Bill Tracker

May 7 was the deadline for bills to make it out of policy committee; legislative activity is now focused on the Appropriations committees and the floors. The last day to move bills out of Appropriations is May 21. As CHA continues to work on its legislative agenda, this page will be updated weekly with legislation of particular interest to hospitals.

Pending

Placed on Assembly Suspense file May 12

AB 4 (Arambula, D-Fresno)

Support

AB 4 would extend eligibility for full Medi-Cal benefits to anyone, regardless of age, who is otherwise eligible for those benefits but for their immigration status.

Two-year bill

AB 1400 (Kalra, D-San Jose)

Oppose

Also known as the California Guaranteed Health Care for All Act, or CalCare, AB 1400 would create a comprehensive universal single-payer health care coverage program in California. It would cover a wide range of medical benefits and services and require a governing board to seek all waivers necessary and allow existing federal health care payments to be paid to CalCare. Sponsored by the California Nurses Association. This bill is not scheduled to be heard before the deadline to pass its policy committee.
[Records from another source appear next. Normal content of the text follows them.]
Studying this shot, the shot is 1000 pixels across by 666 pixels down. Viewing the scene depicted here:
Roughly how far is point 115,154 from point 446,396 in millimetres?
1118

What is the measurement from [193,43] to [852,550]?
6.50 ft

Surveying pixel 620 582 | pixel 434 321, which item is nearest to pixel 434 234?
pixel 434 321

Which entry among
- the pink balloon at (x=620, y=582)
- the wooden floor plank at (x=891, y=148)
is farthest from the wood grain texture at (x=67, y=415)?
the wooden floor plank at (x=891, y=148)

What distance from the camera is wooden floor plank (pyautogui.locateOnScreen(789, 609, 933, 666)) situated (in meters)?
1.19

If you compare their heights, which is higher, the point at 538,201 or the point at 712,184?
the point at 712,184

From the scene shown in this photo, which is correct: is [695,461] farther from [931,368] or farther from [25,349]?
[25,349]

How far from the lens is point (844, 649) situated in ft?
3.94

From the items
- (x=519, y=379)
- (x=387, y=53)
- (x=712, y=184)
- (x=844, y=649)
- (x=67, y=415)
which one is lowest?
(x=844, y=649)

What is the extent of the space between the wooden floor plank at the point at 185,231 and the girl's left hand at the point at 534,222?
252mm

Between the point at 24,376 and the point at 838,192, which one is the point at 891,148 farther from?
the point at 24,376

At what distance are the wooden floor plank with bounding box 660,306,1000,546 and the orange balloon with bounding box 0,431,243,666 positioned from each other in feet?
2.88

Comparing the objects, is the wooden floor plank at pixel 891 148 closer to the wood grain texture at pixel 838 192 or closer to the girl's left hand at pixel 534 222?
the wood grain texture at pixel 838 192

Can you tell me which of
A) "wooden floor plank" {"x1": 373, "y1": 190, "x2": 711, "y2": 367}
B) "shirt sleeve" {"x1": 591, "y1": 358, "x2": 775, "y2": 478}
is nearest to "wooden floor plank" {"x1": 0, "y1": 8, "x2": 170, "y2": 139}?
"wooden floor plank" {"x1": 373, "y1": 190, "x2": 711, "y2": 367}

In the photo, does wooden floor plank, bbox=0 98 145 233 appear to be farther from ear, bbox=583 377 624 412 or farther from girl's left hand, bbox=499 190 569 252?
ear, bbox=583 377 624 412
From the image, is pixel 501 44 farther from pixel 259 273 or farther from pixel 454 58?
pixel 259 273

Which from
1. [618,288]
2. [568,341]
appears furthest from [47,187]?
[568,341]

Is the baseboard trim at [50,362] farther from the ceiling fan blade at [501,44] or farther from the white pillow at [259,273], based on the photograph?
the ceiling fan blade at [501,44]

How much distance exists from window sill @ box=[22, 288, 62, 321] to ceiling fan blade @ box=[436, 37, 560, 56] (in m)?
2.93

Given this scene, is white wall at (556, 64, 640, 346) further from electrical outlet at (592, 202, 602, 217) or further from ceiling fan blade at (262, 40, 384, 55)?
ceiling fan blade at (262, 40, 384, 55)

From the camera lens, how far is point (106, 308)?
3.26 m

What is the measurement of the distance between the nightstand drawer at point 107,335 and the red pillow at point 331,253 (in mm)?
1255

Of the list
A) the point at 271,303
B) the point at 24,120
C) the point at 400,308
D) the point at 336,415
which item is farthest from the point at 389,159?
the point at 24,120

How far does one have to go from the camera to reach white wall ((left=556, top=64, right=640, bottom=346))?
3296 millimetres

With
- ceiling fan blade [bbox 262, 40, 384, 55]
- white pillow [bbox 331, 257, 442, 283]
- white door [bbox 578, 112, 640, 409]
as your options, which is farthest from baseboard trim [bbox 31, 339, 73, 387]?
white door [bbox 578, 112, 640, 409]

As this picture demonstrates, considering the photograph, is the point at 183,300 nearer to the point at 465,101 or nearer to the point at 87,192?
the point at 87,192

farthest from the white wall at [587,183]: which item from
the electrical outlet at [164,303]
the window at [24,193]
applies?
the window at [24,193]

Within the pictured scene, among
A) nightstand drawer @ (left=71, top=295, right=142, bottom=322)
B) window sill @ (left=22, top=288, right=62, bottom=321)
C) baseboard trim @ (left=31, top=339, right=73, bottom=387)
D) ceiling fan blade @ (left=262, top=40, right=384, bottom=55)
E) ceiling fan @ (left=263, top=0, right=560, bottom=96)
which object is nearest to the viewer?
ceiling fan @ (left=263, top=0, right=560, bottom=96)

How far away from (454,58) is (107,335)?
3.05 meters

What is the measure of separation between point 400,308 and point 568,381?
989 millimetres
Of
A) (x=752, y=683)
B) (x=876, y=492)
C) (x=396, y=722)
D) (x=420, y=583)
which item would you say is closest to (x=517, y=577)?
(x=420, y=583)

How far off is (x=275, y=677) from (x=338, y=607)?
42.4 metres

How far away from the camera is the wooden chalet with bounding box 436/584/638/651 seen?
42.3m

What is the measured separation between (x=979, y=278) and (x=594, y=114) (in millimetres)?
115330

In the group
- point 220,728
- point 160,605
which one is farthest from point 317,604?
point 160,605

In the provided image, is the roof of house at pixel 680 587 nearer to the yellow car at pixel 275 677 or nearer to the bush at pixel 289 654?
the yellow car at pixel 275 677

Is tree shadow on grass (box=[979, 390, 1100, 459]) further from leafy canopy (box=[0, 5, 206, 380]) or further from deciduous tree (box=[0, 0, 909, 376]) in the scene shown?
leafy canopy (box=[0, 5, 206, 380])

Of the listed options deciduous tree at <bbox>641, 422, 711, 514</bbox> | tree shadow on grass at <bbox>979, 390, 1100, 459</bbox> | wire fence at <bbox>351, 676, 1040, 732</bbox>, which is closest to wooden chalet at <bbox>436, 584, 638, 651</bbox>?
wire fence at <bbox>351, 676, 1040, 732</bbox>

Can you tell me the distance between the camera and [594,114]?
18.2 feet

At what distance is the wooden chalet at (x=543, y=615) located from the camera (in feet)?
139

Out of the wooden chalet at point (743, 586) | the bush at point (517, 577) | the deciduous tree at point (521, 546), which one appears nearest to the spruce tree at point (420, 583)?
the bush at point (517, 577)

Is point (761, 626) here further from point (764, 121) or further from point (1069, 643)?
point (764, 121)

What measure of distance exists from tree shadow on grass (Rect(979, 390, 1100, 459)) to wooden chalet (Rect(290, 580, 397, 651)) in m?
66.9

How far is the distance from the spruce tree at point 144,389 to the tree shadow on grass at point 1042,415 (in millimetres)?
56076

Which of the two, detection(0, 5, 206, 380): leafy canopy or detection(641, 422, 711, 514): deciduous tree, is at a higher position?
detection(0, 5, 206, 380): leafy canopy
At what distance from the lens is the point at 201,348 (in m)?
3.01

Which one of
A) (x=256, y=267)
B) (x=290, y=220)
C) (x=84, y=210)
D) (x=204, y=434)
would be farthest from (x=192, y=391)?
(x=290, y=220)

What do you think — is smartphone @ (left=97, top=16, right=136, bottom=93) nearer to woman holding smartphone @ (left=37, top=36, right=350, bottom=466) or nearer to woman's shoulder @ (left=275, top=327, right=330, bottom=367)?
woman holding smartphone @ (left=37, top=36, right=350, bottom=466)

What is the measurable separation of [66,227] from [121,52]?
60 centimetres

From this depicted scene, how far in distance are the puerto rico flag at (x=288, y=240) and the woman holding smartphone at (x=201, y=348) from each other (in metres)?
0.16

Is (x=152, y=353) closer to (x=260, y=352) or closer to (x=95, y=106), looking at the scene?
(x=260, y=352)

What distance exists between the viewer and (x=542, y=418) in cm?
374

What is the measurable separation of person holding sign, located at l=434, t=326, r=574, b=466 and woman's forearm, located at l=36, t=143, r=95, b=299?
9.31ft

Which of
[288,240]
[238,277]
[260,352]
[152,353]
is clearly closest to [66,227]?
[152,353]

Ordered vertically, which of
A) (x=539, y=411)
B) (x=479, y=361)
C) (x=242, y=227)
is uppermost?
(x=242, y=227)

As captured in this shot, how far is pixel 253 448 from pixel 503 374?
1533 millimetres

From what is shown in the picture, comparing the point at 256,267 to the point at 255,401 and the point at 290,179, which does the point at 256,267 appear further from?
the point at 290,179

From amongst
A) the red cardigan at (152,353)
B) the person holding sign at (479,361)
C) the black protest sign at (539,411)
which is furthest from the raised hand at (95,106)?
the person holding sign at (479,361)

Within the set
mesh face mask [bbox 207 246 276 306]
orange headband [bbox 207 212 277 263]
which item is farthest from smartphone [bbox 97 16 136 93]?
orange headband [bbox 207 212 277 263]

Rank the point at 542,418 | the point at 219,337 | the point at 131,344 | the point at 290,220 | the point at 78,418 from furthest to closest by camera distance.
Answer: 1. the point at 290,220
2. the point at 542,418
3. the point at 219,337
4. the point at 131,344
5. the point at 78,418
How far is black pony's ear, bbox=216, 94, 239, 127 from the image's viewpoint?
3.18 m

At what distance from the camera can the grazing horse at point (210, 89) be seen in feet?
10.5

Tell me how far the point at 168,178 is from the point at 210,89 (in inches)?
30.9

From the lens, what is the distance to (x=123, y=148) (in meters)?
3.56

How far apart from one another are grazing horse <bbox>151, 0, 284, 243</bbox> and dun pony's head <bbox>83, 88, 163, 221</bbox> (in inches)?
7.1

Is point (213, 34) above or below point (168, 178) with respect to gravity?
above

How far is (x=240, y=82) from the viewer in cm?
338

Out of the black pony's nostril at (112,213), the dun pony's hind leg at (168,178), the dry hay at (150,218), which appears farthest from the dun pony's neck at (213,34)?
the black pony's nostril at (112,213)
Placed on Assembly Suspense file April 28

AB 1130 (Wood, D-Santa Rosa)

Oppose Unless Amended

AB 1130 would establish, within the Office of Statewide Health Planning and Development (OSHPD), an Office of Health Care Affordability. The office would analyze the health care market for cost trends and drivers, develop policies for lowering health care spending costs for consumers, set and enforce cost targets, and create a state strategy for controlling the cost of health care and ensuring affordability for consumers and purchasers. Also released by the administration on Feb. 18 was budget trailer bill language, similar to AB 1130, that would establish an Office of Health Care Affordability within OSHPD.

Pending

Placed on Assembly Suspense file April 28

AB 1331 (Irwin, D-Thousand Oaks)

Cosponsor

AB 1331 would establish, under the Department of Health Care Services, a full-time statewide director of crisis services. The director would be responsible for various tasks, including coordinating behavioral health programs and services statewide, to ensure continuity of services and access points and to enhance cross-agency information exchange and resource sharing. CHA is cosponsoring this bill with NAMI California.

Pending

Placed on Senate Suspense file May 10

SB 379 Wiener (D-San Francisco)

Oppose

SB 379 would prohibit the University of California (UC) from entering, amending, or renewing any contract with any health facility in which a UC health care practitioner or trainee providing care in the facility under that contract would be limited, due to policy-based restrictions on care, in their ability to provide patients with medical information or medical services.

Pending

Placed on Assembly Suspense file April 27

AB 1204 (Wicks, D-Oakland)

Oppose Unless Amended

AB 1204 would add new categories to the definition of vulnerable communities for community benefits reporting purposes. It would require hospitals and provider groups to annually submit an equity report that includes analyses of health status and access to care disparities for patients on the basis of race, ethnicity, and payer, and of employment disparities for employees on the basis of race, ethnicity, and gender. It would also require plans for addressing those disparities.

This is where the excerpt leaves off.